> Records for the exercise
—————

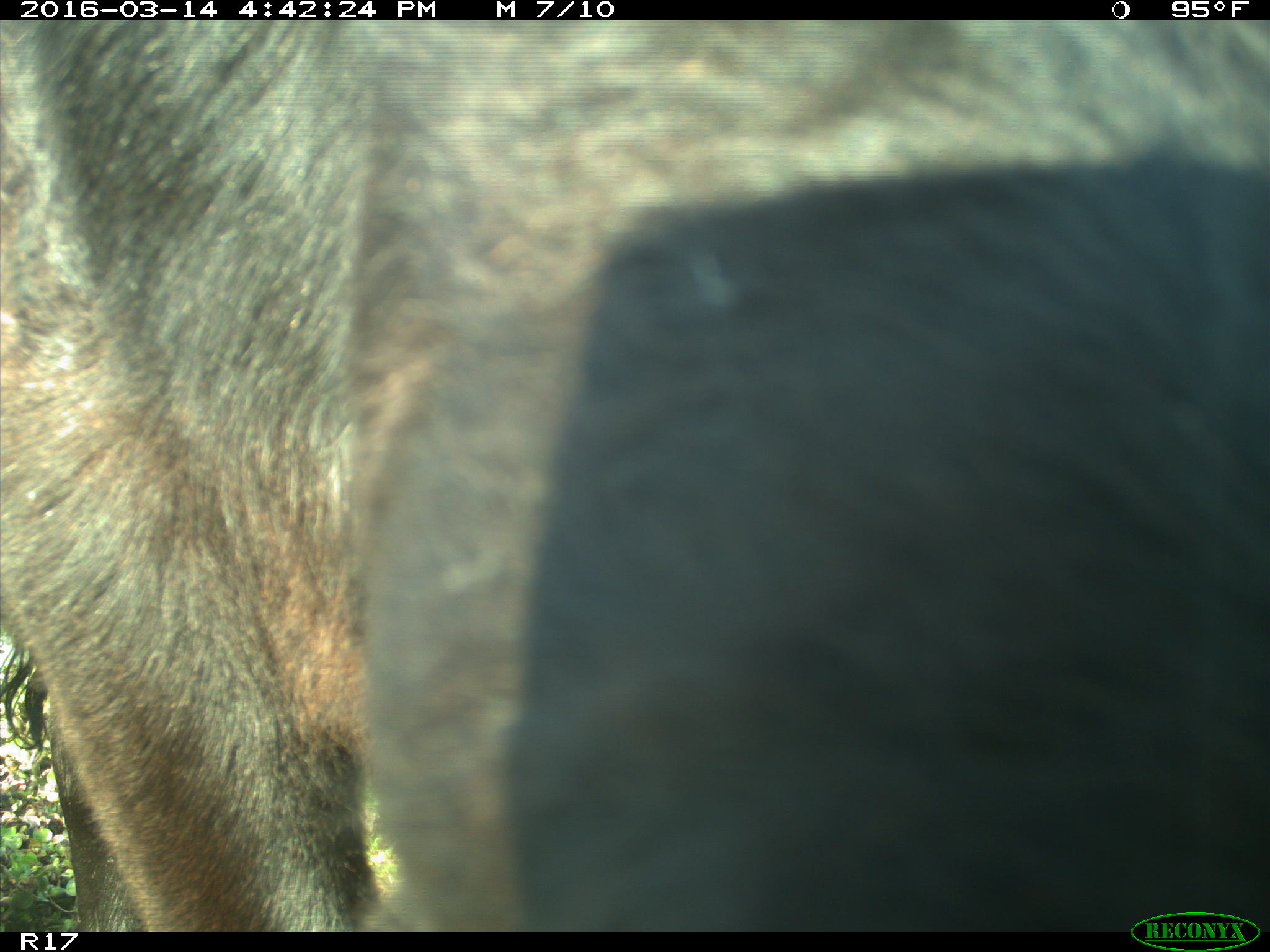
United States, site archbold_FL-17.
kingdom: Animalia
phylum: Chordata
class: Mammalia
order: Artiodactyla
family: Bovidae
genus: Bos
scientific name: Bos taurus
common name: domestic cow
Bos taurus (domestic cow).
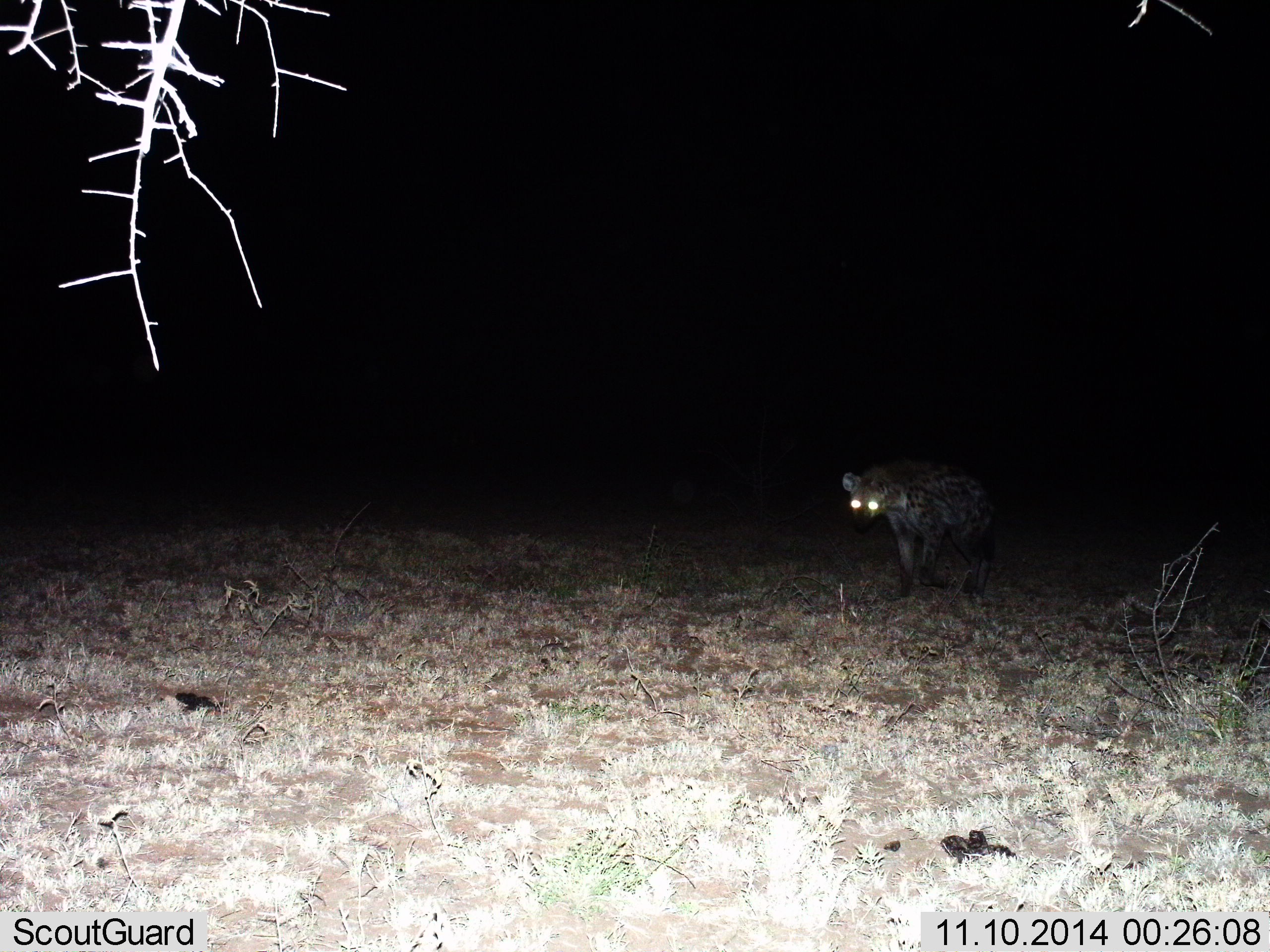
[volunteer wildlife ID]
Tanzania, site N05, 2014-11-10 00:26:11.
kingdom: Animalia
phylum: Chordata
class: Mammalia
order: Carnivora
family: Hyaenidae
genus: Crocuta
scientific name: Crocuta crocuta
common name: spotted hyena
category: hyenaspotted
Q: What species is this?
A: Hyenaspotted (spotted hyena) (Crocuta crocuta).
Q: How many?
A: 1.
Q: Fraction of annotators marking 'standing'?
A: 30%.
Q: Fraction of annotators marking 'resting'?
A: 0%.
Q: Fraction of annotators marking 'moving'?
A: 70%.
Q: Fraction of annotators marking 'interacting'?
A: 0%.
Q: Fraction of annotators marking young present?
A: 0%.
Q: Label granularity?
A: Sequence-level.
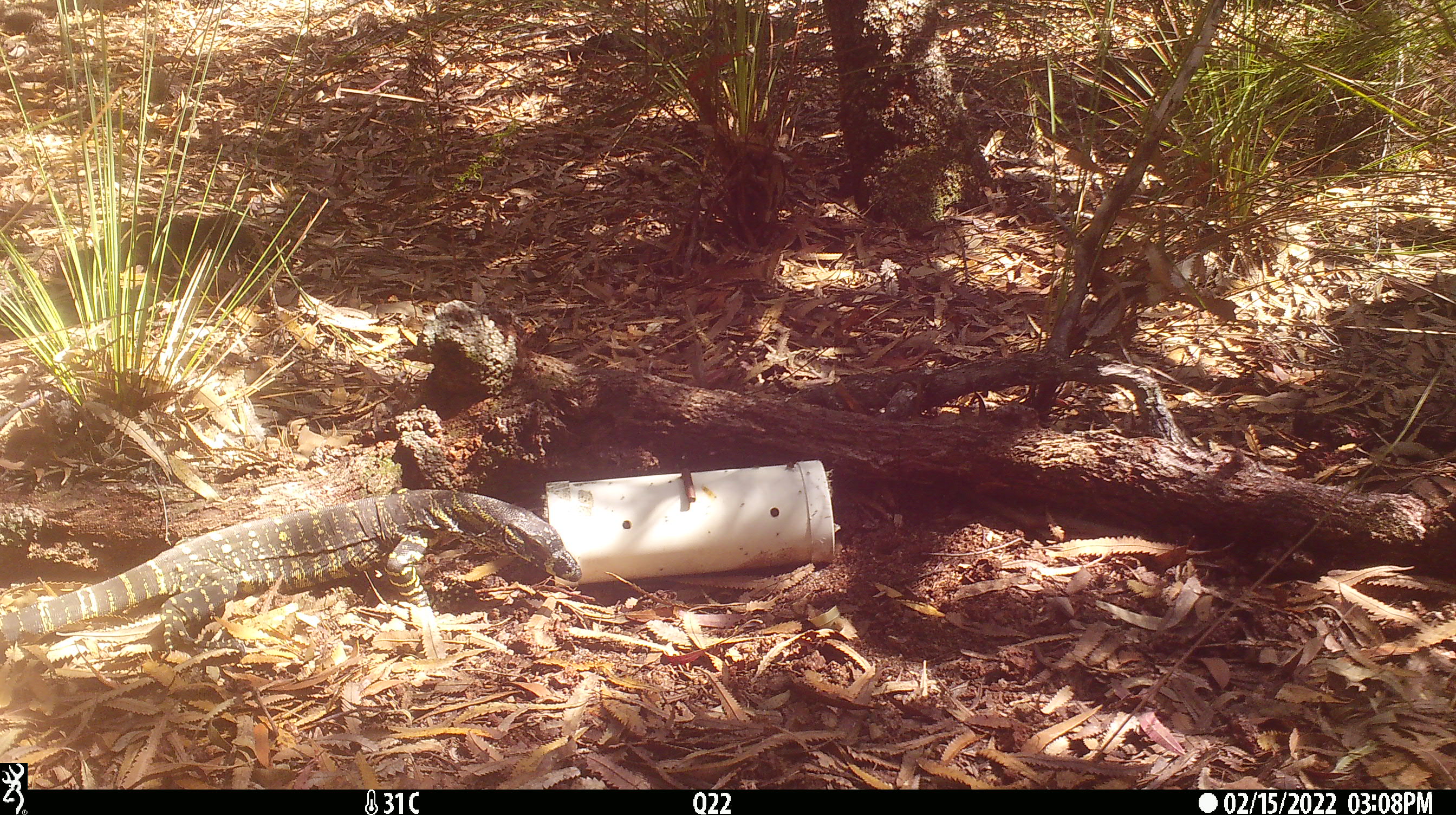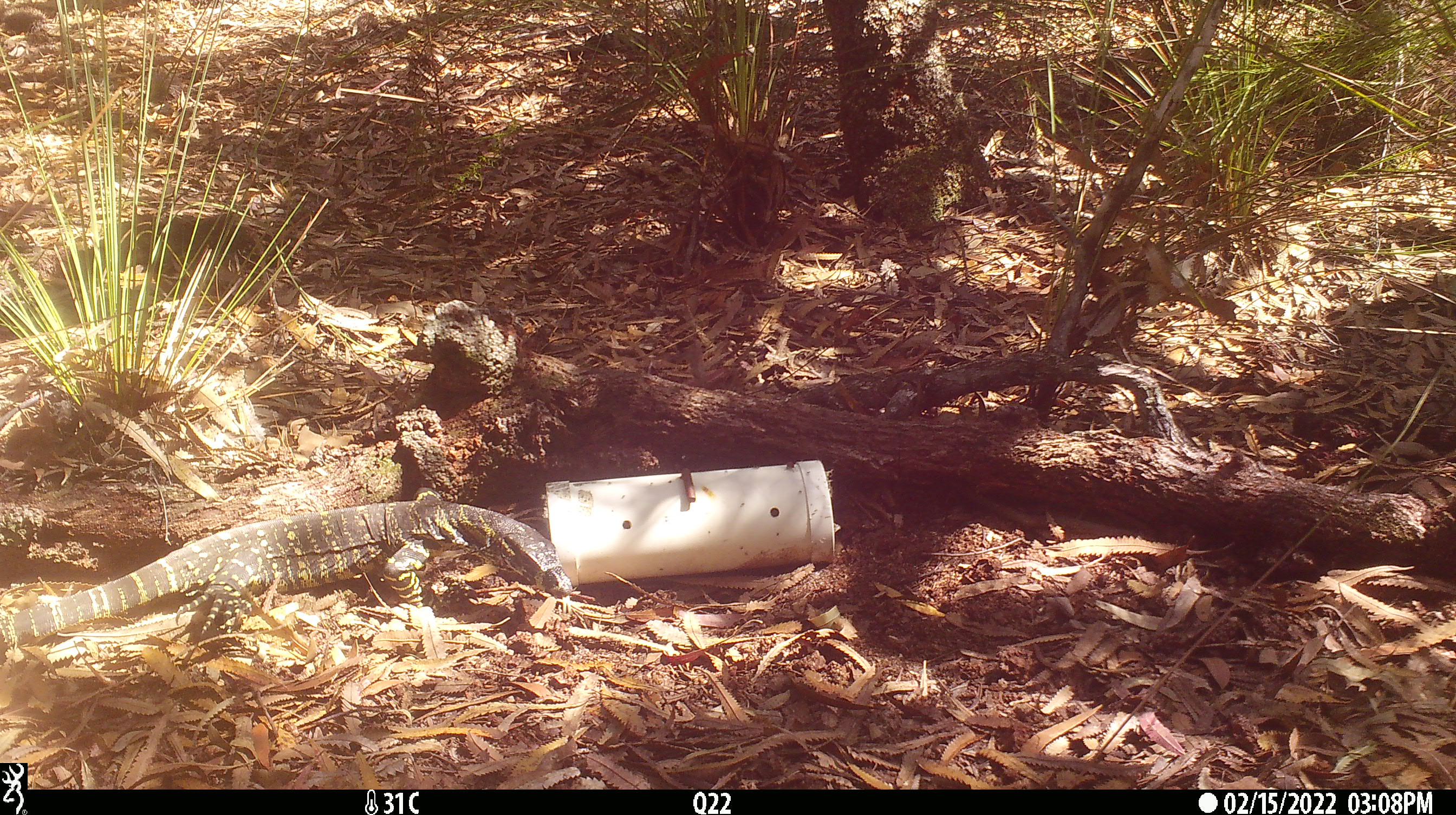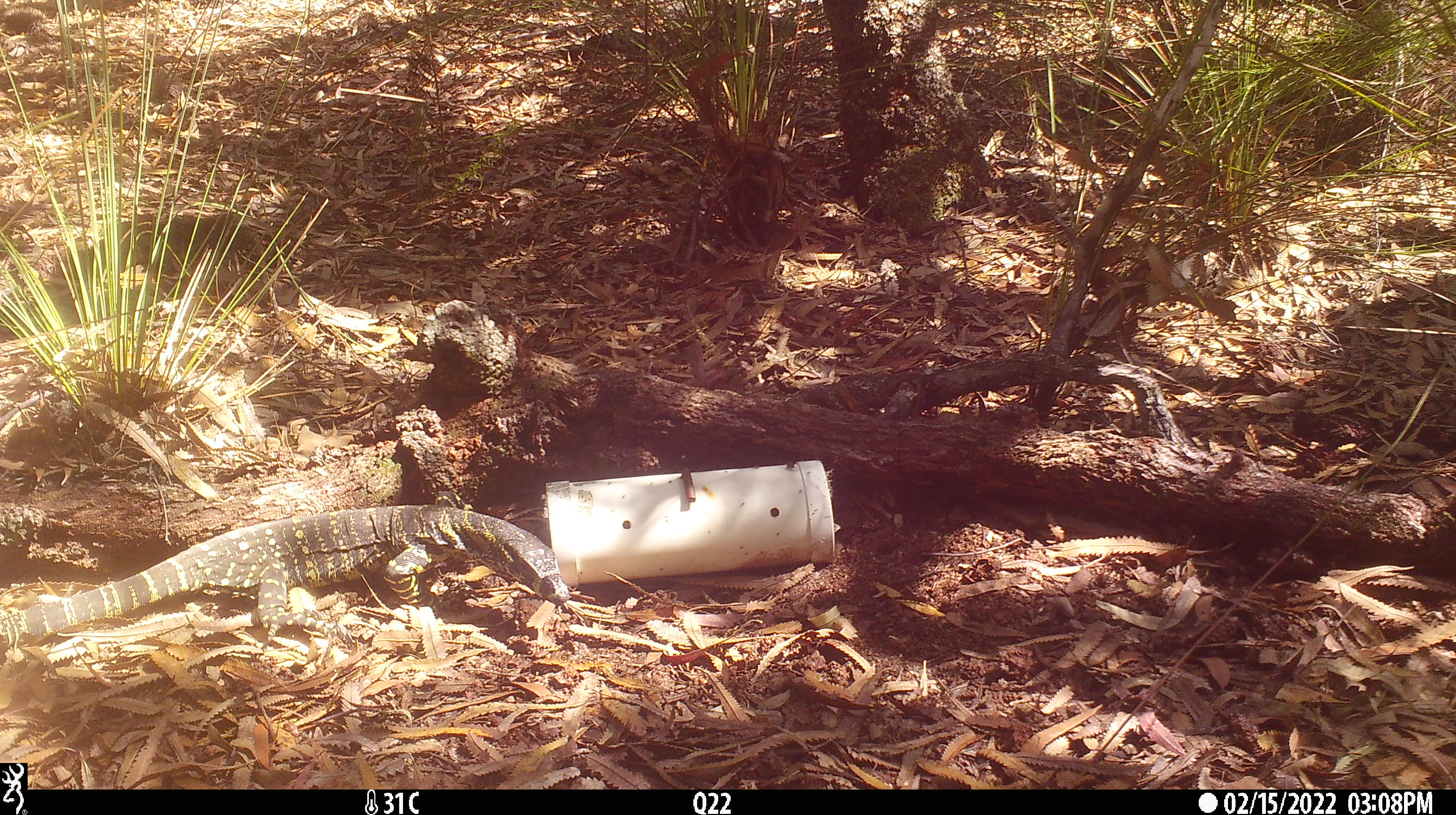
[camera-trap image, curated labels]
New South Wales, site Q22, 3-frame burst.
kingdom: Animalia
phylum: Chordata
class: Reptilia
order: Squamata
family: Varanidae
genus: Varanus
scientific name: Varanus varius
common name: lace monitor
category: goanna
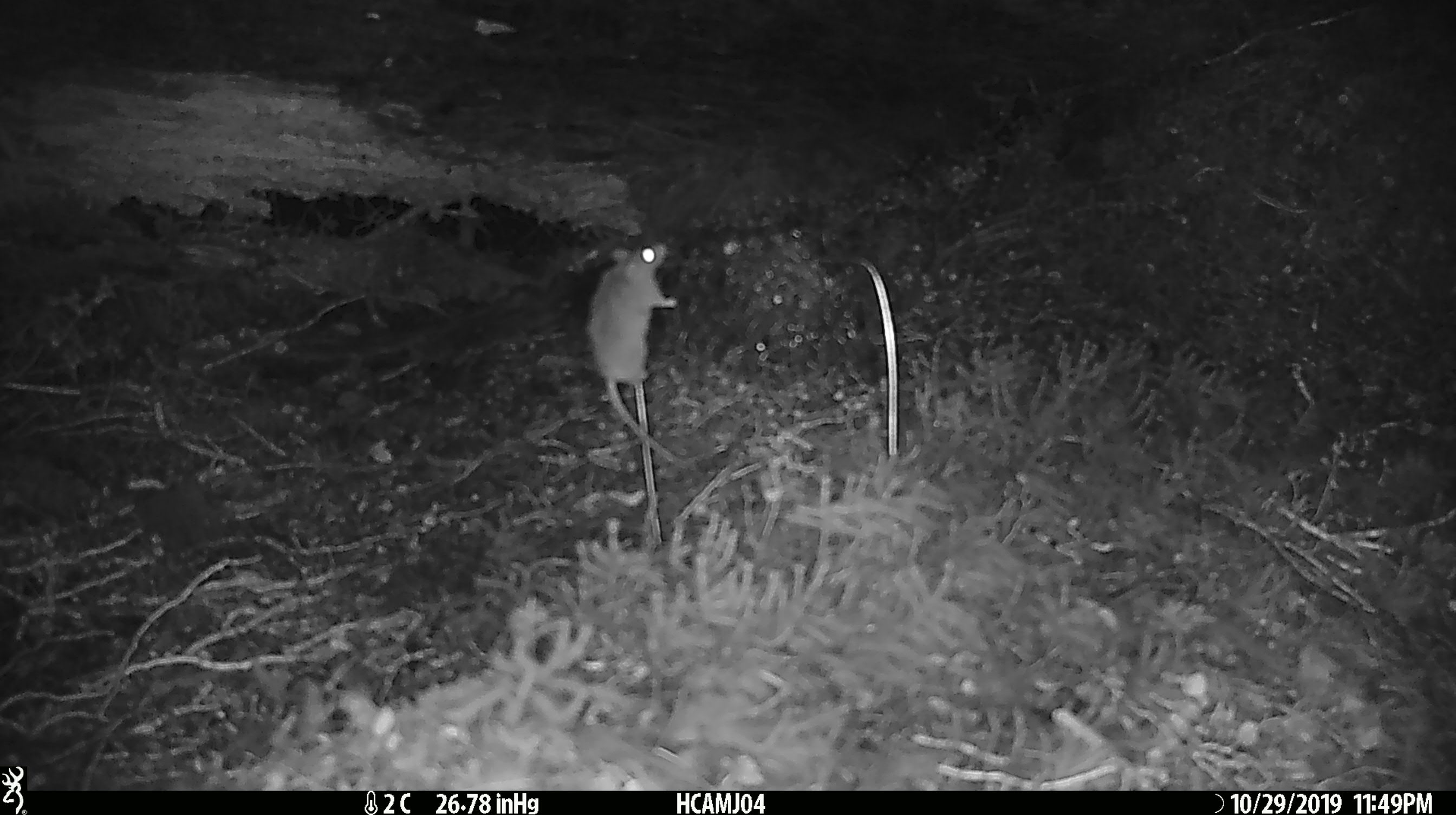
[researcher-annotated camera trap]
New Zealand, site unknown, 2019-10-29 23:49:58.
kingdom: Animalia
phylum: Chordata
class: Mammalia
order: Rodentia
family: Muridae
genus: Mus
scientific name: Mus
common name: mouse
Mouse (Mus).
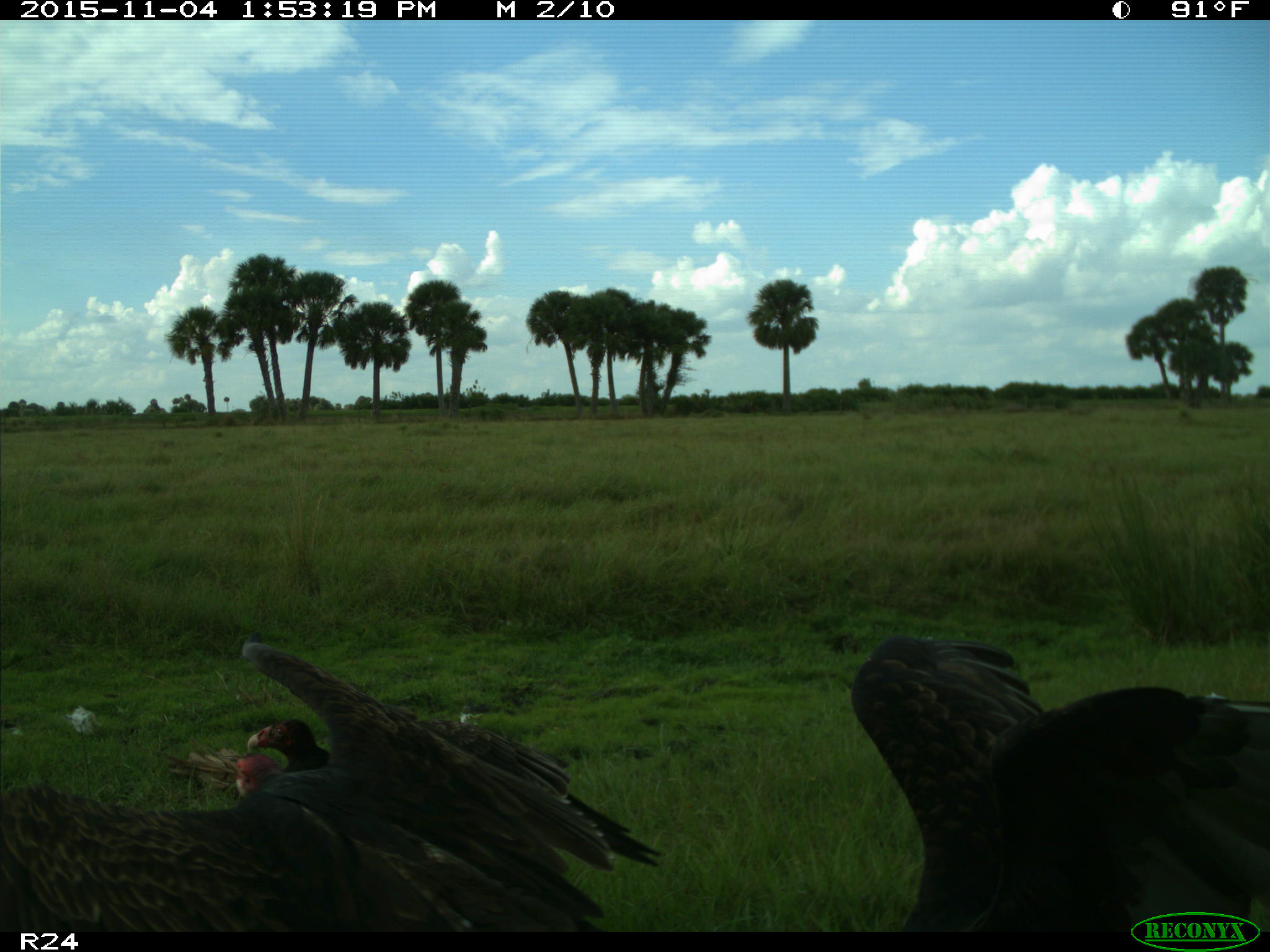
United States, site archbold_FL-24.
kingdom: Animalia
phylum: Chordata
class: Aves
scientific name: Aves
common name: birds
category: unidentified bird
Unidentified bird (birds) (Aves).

—————

> What to produce
Work out how many lines of the material contain the word "marking" and answer with that number only.

> Exercise result
5